To do:
Please set down the part of the text on Romantic music between "Later nineteenth-century composers" and "emotionally evocative themes.", inclusive, word for word.

Extract provided:
-- START --

Romantic music is a stylistic movement in Western Classical music associated with the period of the 19th century commonly referred to as the Romantic era (or Romantic period). It is closely related to the broader concept of Romanticism—the intellectual, artistic and literary movement that became prominent in Western culture from approximately 1798 until 1837.

Romantic composers sought to create music that was individualistic, emotional, dramatic and often programmatic; reflecting broader trends within the movements of Romantic literature, poetry, art, and philosophy. Romantic music was often ostensibly inspired by (or else sought to evoke) non-musical stimuli, such as nature, literature, poetry, super-natural elements or the fine arts. It included features such as increased chromaticism and moved away from traditional forms.

Background

The Romantic movement was an artistic, literary, and intellectual movement that originated in the second half of the 18th century in Europe and strengthened in reaction to the Industrial Revolution. In part, it was a revolt against social and political norms of the Age of Enlightenment and a reaction against the scientific rationalization of nature . It was embodied most strongly in the visual arts, music, literature, and education, and was in turn influenced by developments in natural history.

One of the first significant applications of the term to music was in 1789, in the Mémoires by the Frenchman André Grétry, but it was E. T. A. Hoffmann who established the principles of musical romanticism, in a lengthy review of Ludwig van Beethoven's Fifth Symphony published in 1810, and an 1813 article on Beethoven's instrumental music. In the first of these essays Hoffmann traced the beginnings of musical Romanticism to the later works of Haydn and Mozart. It was Hoffmann's fusion of ideas already associated with the term "Romantic", used in opposition to the restraint and formality of Classical models, that elevated music, and especially instrumental music, to a position of pre-eminence in Romanticism as the art most suited to the expression of emotions. It was also through the writings of Hoffmann and other German authors that German music was brought to the center of musical Romanticism.

Composers 
Ludwig van Beethoven is considered one of the transitioning composers bridging the Classical era and the Romantic era. Other influential composers of the early Romantic era include Hector Berlioz, Frédéric Chopin, Fanny Mendelssohn, Felix Mendelssohn, Gioachino Rossini, Vincenzo Bellini, Gaetano Donizetti, Niccolò Paganini, Franz Schubert, Clara Schumann, Robert Schumann, Heinrich Marschner and Carl Maria von Weber.

Later nineteenth-century composers would appear to build upon certain early Romantic ideas and musical techniques, such as the use of extended chromatic harmony and expanded orchestration. Such later Romantic composers include Anton Bruckner, Johannes Brahms, Pyotr Ilyich Tchaikovsky, Mykola Lysenko, Modest Mussorgsky, Antonín Dvořák, Alexander Borodin, Franz Liszt, Richard Wagner, Gustav Mahler, Richard Strauss, Giuseppe Verdi, Giacomo Puccini, Nikolai Rimsky-Korsakov, Alexander Glazunov, Edward Elgar, Edvard Grieg, Gabriel Fauré, and Sergei Rachmaninoff.

Traits
The classical period often used short, even fragmentary, thematic material while the Romantic period tended to make greater use of longer, more fully defined and more emotionally evocative themes.

-- END --

Data provided:
-- START --

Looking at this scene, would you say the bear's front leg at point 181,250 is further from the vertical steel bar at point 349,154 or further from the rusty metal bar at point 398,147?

-- END --

Right answer:
Later nineteenth-century composers would appear to build upon certain early Romantic ideas and musical techniques, such as the use of extended chromatic harmony and expanded orchestration. Such later Romantic composers include Anton Bruckner, Johannes Brahms, Pyotr Ilyich Tchaikovsky, Mykola Lysenko, Modest Mussorgsky, Antonín Dvořák, Alexander Borodin, Franz Liszt, Richard Wagner, Gustav Mahler, Richard Strauss, Giuseppe Verdi, Giacomo Puccini, Nikolai Rimsky-Korsakov, Alexander Glazunov, Edward Elgar, Edvard Grieg, Gabriel Fauré, and Sergei Rachmaninoff.

Traits
The classical period often used short, even fragmentary, thematic material while the Romantic period tended to make greater use of longer, more fully defined and more emotionally evocative themes.